New Hope School will be religious affiliated non-profit school primarily catering to members of a local Church of Vague Description, but also open for public enrollment. The school expects to be operational by February 1st, 2024 following approval of the articles of incorporation for a non-profit corporation with the Pennsylvania Dept. of State. Thereafter the school will seek a 501(c)(3) exemption from the IRS, which it is likely to receive, pending the IRS period of review which is currently greater than 90 days.  

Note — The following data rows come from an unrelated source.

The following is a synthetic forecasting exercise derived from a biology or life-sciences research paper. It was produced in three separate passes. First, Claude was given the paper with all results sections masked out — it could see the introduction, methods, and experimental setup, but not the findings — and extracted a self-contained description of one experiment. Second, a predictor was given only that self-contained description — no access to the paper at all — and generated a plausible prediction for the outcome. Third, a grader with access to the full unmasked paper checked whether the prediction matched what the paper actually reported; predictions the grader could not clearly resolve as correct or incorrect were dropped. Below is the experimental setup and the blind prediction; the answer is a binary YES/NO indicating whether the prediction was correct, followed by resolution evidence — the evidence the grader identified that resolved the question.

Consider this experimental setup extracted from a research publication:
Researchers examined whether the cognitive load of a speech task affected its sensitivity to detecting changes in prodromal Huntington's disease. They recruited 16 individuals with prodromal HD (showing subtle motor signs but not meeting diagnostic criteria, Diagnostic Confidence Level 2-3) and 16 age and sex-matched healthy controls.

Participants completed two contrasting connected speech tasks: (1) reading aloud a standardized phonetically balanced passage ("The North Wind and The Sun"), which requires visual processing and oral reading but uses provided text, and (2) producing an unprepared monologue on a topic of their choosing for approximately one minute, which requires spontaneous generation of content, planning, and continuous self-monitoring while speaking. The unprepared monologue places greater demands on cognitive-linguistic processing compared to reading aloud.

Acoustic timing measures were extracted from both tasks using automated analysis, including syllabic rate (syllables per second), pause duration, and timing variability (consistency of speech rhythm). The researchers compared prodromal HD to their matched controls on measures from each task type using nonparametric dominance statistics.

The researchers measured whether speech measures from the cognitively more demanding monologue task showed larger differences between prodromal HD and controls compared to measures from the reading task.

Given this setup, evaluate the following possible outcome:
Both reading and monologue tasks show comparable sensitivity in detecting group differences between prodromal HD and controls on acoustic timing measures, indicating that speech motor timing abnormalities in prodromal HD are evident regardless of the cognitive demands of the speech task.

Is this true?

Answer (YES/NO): NO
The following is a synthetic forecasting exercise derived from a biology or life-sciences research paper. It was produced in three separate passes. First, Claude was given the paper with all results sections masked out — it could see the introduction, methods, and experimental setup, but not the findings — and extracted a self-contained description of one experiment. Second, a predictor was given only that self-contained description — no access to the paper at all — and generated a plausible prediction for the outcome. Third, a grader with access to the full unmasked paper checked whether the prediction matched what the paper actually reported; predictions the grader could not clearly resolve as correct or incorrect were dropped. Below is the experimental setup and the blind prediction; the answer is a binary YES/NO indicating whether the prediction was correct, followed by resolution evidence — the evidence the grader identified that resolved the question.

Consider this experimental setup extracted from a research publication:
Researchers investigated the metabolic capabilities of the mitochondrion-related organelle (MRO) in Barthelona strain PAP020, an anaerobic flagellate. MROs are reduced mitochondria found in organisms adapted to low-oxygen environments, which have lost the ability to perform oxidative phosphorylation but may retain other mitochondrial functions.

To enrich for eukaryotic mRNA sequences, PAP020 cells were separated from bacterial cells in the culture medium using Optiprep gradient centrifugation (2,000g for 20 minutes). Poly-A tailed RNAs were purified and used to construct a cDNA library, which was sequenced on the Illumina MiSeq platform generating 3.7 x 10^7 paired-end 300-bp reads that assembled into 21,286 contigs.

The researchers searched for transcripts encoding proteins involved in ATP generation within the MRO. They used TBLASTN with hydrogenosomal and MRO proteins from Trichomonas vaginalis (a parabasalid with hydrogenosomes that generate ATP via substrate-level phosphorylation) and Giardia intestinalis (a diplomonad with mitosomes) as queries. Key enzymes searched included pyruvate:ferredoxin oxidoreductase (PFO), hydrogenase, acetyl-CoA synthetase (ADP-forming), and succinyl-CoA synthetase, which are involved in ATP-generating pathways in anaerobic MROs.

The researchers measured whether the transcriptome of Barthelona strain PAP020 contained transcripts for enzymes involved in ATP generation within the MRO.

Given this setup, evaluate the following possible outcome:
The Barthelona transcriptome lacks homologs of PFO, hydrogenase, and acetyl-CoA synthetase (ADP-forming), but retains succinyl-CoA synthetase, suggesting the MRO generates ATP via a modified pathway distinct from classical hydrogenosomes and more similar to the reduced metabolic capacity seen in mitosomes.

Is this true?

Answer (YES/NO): NO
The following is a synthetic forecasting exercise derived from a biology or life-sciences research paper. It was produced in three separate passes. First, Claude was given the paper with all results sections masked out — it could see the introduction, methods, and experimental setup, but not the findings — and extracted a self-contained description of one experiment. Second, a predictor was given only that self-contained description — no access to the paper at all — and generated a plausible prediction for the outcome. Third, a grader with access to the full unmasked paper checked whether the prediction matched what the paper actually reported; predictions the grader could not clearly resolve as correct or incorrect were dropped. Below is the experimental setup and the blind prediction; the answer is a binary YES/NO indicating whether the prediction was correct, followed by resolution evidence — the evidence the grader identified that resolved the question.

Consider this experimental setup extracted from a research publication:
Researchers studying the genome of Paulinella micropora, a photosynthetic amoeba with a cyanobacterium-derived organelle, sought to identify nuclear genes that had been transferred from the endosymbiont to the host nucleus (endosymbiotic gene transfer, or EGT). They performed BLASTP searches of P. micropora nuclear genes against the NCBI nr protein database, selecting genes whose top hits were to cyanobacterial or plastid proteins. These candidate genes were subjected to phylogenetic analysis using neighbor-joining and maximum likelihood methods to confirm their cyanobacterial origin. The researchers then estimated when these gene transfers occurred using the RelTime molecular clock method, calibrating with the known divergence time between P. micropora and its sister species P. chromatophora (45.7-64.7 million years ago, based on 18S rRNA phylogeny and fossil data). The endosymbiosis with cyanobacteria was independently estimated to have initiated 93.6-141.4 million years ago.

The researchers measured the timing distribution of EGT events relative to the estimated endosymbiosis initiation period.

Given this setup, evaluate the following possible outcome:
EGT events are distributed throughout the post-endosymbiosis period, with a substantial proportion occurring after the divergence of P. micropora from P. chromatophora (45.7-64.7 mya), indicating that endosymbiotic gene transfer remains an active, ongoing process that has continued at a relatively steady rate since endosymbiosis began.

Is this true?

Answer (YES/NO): NO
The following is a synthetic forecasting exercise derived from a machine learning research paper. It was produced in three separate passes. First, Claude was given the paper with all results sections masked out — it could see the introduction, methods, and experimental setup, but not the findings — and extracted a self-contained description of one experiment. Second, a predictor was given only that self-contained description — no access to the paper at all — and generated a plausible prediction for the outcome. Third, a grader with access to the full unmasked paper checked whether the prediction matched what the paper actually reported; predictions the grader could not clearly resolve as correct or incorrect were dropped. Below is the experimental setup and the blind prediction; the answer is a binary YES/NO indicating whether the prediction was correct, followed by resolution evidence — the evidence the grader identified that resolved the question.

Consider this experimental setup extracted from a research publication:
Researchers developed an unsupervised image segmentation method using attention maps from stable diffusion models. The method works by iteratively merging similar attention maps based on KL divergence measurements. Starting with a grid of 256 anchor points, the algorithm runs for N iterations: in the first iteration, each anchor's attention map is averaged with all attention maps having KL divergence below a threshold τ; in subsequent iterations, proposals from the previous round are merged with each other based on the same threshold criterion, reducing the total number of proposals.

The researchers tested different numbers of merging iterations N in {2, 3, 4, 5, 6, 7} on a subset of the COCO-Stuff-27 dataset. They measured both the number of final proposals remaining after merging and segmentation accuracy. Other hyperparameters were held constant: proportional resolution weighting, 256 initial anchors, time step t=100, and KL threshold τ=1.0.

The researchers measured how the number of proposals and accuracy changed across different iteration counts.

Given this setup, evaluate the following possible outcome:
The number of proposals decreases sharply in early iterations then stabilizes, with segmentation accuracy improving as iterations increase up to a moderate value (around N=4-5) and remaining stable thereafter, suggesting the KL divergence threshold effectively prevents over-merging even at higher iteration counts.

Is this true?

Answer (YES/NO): NO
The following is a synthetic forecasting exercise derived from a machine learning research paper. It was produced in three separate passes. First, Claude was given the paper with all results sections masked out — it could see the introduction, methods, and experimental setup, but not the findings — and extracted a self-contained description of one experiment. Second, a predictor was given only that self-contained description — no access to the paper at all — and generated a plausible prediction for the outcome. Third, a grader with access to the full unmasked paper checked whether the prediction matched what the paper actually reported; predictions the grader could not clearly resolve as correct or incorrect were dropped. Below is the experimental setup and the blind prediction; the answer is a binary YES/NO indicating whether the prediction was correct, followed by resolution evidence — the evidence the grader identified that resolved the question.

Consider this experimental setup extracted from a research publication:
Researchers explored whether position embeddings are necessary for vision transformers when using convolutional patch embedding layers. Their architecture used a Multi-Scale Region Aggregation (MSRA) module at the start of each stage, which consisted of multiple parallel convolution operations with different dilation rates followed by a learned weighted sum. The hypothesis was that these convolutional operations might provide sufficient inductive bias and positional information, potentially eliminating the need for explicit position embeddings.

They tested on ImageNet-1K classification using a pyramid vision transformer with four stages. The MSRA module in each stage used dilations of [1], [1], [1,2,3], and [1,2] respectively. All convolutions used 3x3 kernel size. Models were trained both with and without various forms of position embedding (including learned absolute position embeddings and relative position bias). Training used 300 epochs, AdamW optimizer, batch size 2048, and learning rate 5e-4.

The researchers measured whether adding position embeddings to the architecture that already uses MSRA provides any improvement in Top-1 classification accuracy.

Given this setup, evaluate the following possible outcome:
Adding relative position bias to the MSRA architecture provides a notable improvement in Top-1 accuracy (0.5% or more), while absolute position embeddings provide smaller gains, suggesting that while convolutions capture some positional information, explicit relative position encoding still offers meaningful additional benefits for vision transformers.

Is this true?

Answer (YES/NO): NO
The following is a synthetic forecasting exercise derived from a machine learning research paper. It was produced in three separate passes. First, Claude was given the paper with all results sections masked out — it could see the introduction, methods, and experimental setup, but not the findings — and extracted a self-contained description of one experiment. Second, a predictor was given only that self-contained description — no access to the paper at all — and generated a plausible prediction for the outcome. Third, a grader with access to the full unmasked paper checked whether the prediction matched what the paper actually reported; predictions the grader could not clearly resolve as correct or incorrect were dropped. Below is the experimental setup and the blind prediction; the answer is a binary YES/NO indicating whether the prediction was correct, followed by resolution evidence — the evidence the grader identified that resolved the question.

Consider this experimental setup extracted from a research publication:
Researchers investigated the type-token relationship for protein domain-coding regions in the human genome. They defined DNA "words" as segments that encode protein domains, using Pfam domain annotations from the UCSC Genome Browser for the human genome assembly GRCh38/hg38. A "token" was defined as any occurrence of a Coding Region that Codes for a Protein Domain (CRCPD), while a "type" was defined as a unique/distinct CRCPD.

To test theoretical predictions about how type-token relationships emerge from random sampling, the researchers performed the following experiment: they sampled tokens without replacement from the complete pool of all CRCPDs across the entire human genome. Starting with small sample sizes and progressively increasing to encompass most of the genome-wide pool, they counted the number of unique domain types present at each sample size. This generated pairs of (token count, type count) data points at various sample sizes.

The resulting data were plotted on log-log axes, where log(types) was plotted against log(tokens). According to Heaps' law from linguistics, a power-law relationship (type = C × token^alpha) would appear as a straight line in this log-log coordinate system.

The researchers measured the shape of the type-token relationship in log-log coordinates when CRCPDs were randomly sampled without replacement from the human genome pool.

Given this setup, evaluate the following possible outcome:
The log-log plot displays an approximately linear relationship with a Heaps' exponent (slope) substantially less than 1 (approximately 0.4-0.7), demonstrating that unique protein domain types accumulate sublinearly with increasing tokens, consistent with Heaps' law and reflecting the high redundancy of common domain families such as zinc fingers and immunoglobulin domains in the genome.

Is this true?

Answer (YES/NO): NO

  •     Is the entity a corporation? YES

   This company may be a reporting company if no exemption applies

  •       Does this company appear to fit any of the 23 exemptions? MAYBE

  •       Exemption #19 – Tax-exempt entity exemption applies if any of the following are true:

    • Is the entity an organization described in section 501(c) of the Internal Revenue Code of 1986 (“Code”), without regard to section 508(a), and exempt from tax under section 501(a)? Yes…NOT YET

    • Is the entity an organization that is described in section 501(c) of the Code and was exempt from tax under section 501(a) but lost its tax-exempt status less than 180 days ago? NO

    • Is the entity a political organization as defined by section 527(e)(1) exempt from tax under section 527(a)? NO

    • Is the entity a trust described in paragraph (1) or (2) of section 4947(a)? NO

FinCen, requires an entity which comes to exist after January 1st, 2024 to comply and report within 90 days of their successful incorporation. There is no stipulation or exemption for ‘in-progress’ filers seeking an exemption which may, or even is likely to be, granted after 90 days. However, the case is not closed, yet.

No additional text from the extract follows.